§ **Tâche**: Pouvez-vous convertir toutes les lignes ci-dessous en une liste JSON de chaînes, une chaîne par ligne, en omettant les lignes vides ? Ne gardez pas les images dans la réponse.
________________________
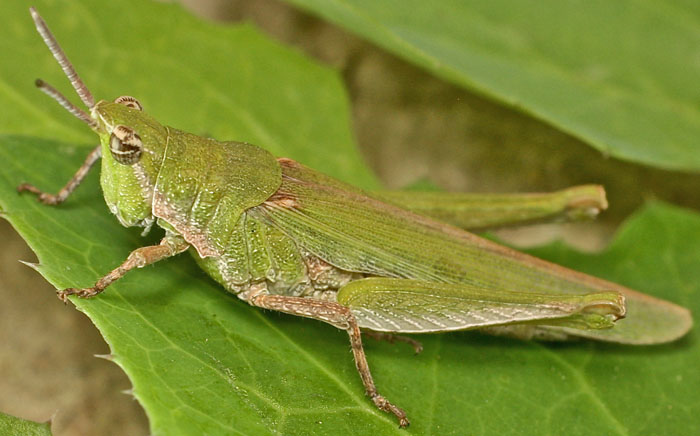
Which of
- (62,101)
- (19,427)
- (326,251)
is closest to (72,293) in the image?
(19,427)

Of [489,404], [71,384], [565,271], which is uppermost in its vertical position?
[565,271]

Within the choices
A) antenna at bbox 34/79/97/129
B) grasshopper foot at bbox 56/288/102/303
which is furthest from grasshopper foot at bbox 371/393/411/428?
antenna at bbox 34/79/97/129

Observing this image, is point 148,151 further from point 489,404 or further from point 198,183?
point 489,404

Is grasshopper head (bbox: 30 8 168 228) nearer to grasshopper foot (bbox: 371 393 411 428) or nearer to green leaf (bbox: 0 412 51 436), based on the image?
green leaf (bbox: 0 412 51 436)

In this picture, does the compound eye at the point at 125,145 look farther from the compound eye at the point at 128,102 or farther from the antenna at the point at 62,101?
the compound eye at the point at 128,102

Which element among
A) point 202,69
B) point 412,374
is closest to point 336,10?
point 202,69

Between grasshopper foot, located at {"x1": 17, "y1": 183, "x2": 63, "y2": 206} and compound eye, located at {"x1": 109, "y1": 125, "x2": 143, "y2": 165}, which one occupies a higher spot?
compound eye, located at {"x1": 109, "y1": 125, "x2": 143, "y2": 165}

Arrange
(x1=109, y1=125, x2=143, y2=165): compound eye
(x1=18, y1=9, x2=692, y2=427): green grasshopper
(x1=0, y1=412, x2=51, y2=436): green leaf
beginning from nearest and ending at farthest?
1. (x1=0, y1=412, x2=51, y2=436): green leaf
2. (x1=109, y1=125, x2=143, y2=165): compound eye
3. (x1=18, y1=9, x2=692, y2=427): green grasshopper
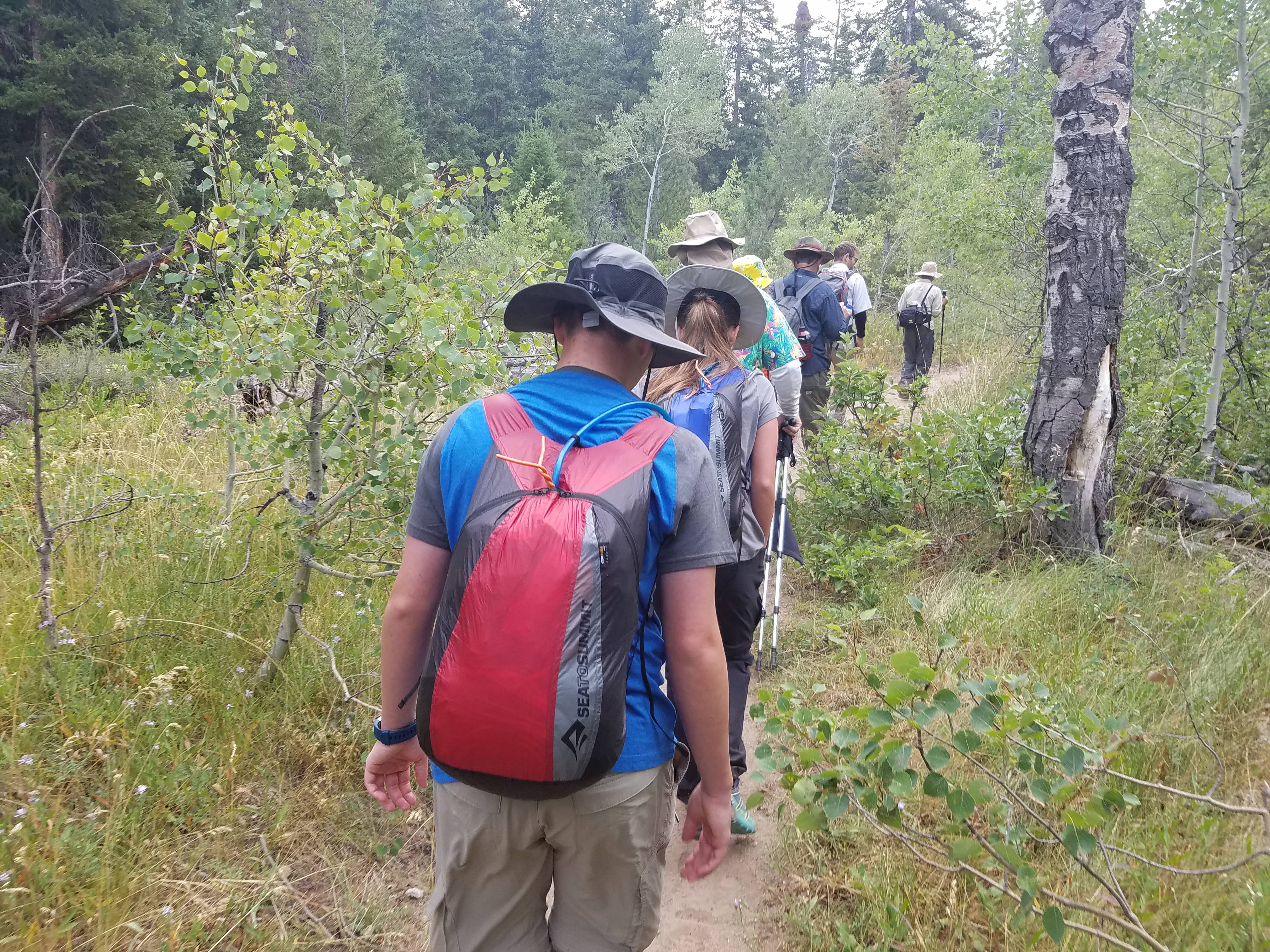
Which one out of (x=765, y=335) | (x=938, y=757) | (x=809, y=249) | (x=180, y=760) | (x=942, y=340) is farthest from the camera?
________________________
§ **Solution rédigée**:
[
  "Which of",
  "- (62,101)",
  "- (19,427)",
  "- (326,251)",
  "is closest to (72,293) in the image?",
  "(19,427)",
  "Of [489,404], [71,384], [565,271], which is uppermost in its vertical position?",
  "[565,271]",
  "Within the choices",
  "A) antenna at bbox 34/79/97/129",
  "B) grasshopper foot at bbox 56/288/102/303",
  "which is furthest from grasshopper foot at bbox 371/393/411/428?",
  "antenna at bbox 34/79/97/129",
  "Observing this image, is point 148,151 further from point 489,404 or further from point 198,183?",
  "point 489,404",
  "Is grasshopper head (bbox: 30 8 168 228) nearer to grasshopper foot (bbox: 371 393 411 428) or nearer to green leaf (bbox: 0 412 51 436), based on the image?",
  "green leaf (bbox: 0 412 51 436)",
  "In this picture, does the compound eye at the point at 125,145 look farther from the compound eye at the point at 128,102 or farther from the antenna at the point at 62,101?",
  "the compound eye at the point at 128,102",
  "Which element among",
  "A) point 202,69",
  "B) point 412,374",
  "is closest to point 336,10?",
  "point 202,69",
  "Between grasshopper foot, located at {\"x1\": 17, \"y1\": 183, \"x2\": 63, \"y2\": 206} and compound eye, located at {\"x1\": 109, \"y1\": 125, \"x2\": 143, \"y2\": 165}, which one occupies a higher spot?",
  "compound eye, located at {\"x1\": 109, \"y1\": 125, \"x2\": 143, \"y2\": 165}",
  "Arrange",
  "(x1=109, y1=125, x2=143, y2=165): compound eye",
  "(x1=18, y1=9, x2=692, y2=427): green grasshopper",
  "(x1=0, y1=412, x2=51, y2=436): green leaf",
  "beginning from nearest and ending at farthest?",
  "1. (x1=0, y1=412, x2=51, y2=436): green leaf",
  "2. (x1=109, y1=125, x2=143, y2=165): compound eye",
  "3. (x1=18, y1=9, x2=692, y2=427): green grasshopper",
  "Which one out of (x=765, y=335) | (x=938, y=757) | (x=809, y=249) | (x=180, y=760) | (x=942, y=340) is farthest from the camera?"
]